Debatte um versäumte Impftermine
Regierung sieht keine Strafen für Corona-Terminschwänzer vor
Immer mehr Menschen sagen COVID-19-Impftermine in Praxen oder Zentren nicht ab. Ärzte sprechen sich für Aufklärung aus und lehnen Bußgelder für nicht abgesagte Impftermine ab. Die Regierung pflichtet bei.
Veröffentlicht:Berlin. Die Bundesregierung sieht keine Strafen für Impftermin-Schwänzer vor. Darauf hat Regierungssprecher Steffen Seibert in einer Pressekonferenz am Montag hingewiesen.
In den vergangenen Tagen war bekannt geworden, dass der Druck in den Impfzentren allmählich nachlässt. Zum einen liege das daran, dass die Über-60-Jährigen inzwischen weitgehend geschützt seien.
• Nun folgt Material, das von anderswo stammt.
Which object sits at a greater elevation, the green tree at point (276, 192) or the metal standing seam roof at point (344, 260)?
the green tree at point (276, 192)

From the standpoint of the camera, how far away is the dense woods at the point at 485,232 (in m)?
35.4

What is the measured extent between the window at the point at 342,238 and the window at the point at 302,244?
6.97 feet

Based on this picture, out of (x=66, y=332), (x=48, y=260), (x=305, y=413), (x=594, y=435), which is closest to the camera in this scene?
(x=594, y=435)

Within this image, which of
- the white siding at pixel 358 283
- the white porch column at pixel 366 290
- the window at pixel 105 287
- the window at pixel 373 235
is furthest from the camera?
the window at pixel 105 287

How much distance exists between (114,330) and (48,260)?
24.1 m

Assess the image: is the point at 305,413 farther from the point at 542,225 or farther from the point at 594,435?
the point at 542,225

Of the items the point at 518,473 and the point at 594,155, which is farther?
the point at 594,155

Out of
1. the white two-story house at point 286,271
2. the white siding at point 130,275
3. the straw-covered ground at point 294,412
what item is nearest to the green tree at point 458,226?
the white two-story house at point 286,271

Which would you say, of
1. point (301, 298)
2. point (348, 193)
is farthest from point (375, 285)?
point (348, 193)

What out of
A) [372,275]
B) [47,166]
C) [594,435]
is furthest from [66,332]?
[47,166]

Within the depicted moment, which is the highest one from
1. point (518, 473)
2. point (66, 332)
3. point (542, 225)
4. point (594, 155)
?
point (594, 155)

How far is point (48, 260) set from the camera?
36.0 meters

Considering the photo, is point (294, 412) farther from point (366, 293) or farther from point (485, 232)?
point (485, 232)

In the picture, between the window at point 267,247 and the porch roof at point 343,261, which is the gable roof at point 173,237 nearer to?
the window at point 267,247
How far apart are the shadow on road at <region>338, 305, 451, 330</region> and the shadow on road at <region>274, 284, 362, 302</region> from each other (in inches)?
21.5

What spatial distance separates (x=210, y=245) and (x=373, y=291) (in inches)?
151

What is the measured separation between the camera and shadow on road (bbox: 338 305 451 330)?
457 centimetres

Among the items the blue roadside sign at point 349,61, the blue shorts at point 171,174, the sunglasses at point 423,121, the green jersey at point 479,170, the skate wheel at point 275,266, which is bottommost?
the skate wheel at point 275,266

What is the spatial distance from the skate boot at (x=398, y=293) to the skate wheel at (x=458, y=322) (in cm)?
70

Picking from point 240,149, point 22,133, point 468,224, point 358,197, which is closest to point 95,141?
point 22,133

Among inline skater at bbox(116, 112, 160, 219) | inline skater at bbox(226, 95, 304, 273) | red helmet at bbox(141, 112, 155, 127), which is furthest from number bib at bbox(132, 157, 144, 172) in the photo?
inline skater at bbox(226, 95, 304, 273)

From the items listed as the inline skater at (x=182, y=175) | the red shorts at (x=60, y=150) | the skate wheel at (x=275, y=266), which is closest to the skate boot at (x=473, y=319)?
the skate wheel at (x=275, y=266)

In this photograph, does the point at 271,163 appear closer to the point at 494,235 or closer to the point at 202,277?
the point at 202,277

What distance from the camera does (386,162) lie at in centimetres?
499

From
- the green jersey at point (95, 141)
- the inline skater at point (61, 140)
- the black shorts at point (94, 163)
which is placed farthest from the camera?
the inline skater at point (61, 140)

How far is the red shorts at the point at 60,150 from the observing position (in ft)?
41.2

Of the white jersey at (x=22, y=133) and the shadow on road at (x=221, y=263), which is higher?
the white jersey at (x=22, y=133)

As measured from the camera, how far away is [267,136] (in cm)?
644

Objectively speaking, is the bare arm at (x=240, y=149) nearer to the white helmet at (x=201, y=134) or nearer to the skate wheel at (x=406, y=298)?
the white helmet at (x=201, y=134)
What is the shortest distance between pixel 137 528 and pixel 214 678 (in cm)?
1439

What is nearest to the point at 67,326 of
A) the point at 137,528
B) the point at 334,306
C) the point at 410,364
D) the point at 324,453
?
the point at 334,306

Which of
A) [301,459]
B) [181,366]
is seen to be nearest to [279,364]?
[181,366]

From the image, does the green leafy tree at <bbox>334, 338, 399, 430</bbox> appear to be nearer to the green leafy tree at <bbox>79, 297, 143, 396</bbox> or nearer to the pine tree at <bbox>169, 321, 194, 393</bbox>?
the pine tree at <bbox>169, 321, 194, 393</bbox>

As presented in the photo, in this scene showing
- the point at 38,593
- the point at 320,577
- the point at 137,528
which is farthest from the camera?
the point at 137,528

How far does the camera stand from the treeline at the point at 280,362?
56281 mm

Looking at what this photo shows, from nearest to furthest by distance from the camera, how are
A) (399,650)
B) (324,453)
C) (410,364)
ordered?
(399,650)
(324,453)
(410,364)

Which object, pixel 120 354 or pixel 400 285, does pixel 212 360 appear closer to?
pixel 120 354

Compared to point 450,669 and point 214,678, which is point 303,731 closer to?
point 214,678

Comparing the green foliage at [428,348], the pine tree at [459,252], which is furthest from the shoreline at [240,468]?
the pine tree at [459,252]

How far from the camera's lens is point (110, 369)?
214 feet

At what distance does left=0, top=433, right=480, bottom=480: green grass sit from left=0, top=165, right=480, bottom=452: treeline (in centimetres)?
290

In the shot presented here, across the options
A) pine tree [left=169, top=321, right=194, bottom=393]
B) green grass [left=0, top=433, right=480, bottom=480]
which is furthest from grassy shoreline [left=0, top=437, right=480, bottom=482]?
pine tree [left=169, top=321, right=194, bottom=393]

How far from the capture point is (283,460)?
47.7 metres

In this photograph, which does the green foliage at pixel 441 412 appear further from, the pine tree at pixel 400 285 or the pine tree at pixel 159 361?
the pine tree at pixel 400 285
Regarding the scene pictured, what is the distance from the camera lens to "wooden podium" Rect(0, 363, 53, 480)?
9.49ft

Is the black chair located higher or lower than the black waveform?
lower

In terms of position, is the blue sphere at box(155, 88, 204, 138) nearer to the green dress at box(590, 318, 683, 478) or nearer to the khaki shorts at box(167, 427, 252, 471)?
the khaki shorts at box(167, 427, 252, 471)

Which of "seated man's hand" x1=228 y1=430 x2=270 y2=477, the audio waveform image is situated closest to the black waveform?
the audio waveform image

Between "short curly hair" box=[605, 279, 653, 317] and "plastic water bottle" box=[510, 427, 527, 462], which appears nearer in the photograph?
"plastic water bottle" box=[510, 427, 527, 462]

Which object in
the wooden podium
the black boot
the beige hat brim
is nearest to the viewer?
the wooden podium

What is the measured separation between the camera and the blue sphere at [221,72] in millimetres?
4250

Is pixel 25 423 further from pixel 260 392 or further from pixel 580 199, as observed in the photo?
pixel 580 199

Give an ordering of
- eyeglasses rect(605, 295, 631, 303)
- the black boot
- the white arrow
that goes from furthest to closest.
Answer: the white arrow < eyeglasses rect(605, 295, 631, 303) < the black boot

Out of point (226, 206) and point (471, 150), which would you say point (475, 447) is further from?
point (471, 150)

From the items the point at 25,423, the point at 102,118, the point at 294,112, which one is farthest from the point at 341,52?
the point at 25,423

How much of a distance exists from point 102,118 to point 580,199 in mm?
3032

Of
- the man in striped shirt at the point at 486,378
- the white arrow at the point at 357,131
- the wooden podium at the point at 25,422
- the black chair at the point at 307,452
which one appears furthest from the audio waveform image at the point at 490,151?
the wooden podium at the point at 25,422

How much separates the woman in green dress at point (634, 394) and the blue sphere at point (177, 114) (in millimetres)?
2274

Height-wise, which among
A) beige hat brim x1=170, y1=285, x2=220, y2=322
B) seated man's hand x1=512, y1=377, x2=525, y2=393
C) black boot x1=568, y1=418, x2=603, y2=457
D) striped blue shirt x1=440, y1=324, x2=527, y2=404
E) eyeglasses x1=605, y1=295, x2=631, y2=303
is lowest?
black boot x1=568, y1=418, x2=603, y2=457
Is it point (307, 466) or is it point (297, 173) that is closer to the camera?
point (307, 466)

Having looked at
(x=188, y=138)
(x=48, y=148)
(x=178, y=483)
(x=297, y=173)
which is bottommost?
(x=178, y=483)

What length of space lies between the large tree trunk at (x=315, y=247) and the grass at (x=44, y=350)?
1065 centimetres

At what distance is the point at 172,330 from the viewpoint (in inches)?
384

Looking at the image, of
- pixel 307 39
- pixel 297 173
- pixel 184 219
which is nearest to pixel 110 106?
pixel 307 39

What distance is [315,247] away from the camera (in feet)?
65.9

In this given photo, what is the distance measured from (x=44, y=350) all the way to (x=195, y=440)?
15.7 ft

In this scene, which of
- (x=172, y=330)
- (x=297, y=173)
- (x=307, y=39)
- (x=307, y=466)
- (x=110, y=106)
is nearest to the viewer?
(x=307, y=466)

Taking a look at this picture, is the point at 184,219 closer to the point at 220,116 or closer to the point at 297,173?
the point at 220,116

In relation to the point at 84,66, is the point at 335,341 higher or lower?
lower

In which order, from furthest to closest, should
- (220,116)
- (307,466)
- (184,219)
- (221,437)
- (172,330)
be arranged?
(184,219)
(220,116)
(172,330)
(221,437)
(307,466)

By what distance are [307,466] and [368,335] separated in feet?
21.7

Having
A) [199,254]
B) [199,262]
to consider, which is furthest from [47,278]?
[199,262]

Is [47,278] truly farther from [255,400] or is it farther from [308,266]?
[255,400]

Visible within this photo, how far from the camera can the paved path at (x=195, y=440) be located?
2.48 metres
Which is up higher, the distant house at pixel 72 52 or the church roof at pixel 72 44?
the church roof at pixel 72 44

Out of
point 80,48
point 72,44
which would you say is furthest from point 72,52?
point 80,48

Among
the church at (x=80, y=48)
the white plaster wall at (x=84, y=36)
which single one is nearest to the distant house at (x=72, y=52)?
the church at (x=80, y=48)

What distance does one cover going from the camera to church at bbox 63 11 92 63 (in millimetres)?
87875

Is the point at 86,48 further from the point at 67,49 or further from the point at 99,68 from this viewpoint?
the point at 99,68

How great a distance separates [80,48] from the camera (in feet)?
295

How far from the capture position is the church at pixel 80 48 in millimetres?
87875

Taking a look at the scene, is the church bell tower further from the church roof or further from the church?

Zum anderen aber auch daran, dass es immer mehr Menschen gebe, die ihre Termine ohne abzusagen sausen ließen, beklagten Vertreter der Länder.
Landkreistag gegen Sanktionen
Der Deutsche Landkreistag sprach sich gleichwohl gegen Sanktionen aus. Das Verhalten sei zwar unsolidarisch, aber es wäre unangemessen, in diesen Fällen mit der „ordnungspolitischen Keule“ zu kommen. „Anstatt über Strafen nachzudenken, sollten wir uns überlegen, was wir tun können, um die Impfbereitschaft weiterhin hochzuhalten?“, erklärte Landkreistagspräsident Reinhardt Sager im Gespräch mit der „Welt“.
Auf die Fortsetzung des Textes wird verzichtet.